Pescovegetarian goldenrod.

Goldenrod being my idée fixe, I've got another g-rod FO to show ya'll. Finished these great mittens from the Pescovegetarian pattern (Rav link) for myself a couple of months ago, using the same Patons Classic worsted described in my Intuitive Goldenrod post. I love them truly.

The pattern is really lovely, and it's easier than it looks. But don’t use kitchener to finish, because it looks terrible on these mitts; to get the cute little point on each mitt, just pull through the last ten stitches as the pattern instructs. Trust me… I ended up blocking these using some sturdy twine to reshape the tops from the inside after realizing how crappy the grafting looked. And I normally love kitchener.

Used 8s the whole way through, with worsted held double. (Went down a needle size to fit my thin hands and for serious warmth/density.) The chart can be seen a little bigger if you click on the photo in Veera’s blog post. It takes you to her Flickr album. I mention it because some Ravelers complained that there’s no key (x = purls). But the key is visible in the Flickr image.

Other mods and stuff: to fit bony hands, CO 24. 1/1 rib for 18 rounds for a close-fitting cuff. Maintaining rib patt, increase to 30 sts in final rib row (work 4, m1, rep). Knit 2 full chart repeats before starting gusset increases. Where it says “Work two rounds. In the beg of 2nd needle k1, m1, k4, m1, knit to end of rnd,” work 2 FULL rounds, then do the M1s on the next round. Start top decreases when there are 10 ‘arrows’ on the mitten (not counting the little half one at the bottom), ending with a chart row 4.

Oh, and there’s a typo in this instruction: “Always make a ssk decrease in the beg of 2nd rnd and a k2tog decrease in the end of 3rd rnd.” It should say ‘needle’ instead of ‘rnd’ -- i.e., do a ssk at the beginning of needle 2, and a k2tog at the end of needle 3, every round.
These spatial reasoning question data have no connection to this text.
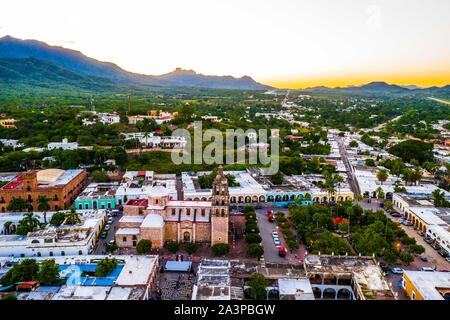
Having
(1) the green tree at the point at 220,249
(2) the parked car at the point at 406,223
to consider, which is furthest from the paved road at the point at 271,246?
(2) the parked car at the point at 406,223

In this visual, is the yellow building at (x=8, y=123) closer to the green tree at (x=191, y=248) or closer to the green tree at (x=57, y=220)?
the green tree at (x=57, y=220)

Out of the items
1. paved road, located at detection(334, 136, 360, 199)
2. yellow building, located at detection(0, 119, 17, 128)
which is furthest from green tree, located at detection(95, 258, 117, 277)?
yellow building, located at detection(0, 119, 17, 128)

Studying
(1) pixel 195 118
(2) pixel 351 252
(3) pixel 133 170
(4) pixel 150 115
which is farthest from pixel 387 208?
(4) pixel 150 115

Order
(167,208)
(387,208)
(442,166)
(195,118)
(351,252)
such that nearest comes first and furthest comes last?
(351,252)
(167,208)
(387,208)
(442,166)
(195,118)

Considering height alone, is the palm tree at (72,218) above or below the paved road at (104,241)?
above

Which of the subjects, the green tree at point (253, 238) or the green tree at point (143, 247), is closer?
the green tree at point (143, 247)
You’re done when 10 sts remain. The thumb was about 12 rounds long before decreases.

This is one of those "reverse shaping for the second mitten" set of instructions, so we're on our own with the left thumb gusset. Here's how to do it:
Knit sts on 1st and 2nd needles as usual. On 3rd needle, knit to last 3 sts, then m1, k2, m1, k1.
Work two full rounds. NR: on needle 3, k to last 5 sts, then m1, k4, m1, k1. Work two more full rnds.
NR: On needle 3, k to last 7 sts. CO2. Slip 6 sts to holder, k1.
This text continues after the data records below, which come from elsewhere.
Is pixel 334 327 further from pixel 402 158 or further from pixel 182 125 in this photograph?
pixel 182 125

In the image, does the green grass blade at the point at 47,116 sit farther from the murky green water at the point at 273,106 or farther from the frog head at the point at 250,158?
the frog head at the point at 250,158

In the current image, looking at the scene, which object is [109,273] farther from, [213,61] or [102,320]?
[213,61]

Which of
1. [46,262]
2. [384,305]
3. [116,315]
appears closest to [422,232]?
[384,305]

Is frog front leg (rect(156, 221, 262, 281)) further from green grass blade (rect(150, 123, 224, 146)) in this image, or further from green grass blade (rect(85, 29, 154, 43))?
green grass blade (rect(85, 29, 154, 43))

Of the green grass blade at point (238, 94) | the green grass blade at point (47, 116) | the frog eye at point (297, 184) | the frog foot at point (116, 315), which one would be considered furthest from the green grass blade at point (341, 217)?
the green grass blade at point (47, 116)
And, believe it or not, I still have TWO MORE goldenrod things to show you. Dear Jesus! What is wrong with me!

Intuitive goldenrod.

Early in the winter, I determined that the best way to turn my magenta cold-weather coat from frumpy to arty is to trim it with a slew of winter accessories in goldenrod. (Hey, in art school I learned that magenta and goldenrod go together. It's color theory, friends.)

So, above you can see one piece from my personal "goldenrod collection" -- and, of course, me, looking like a burnout. Nice matted hair, Shaggy, where's Scoob? But anyway, this is my new favorite hat, perfectly slouchy and cute and goldenrod (or, as the creative minds at Patons term it, "yellow"). Despite the openwork lace, which, incidentally, was really fun to knit, this hat is warm because of the ear-covering ribbing, thick wool, and sheer amount of fabric involved in the slouch. I modified a Rav pattern called "Intuitive," adapting for bulky yarn -- more accurately, worsted weight held double.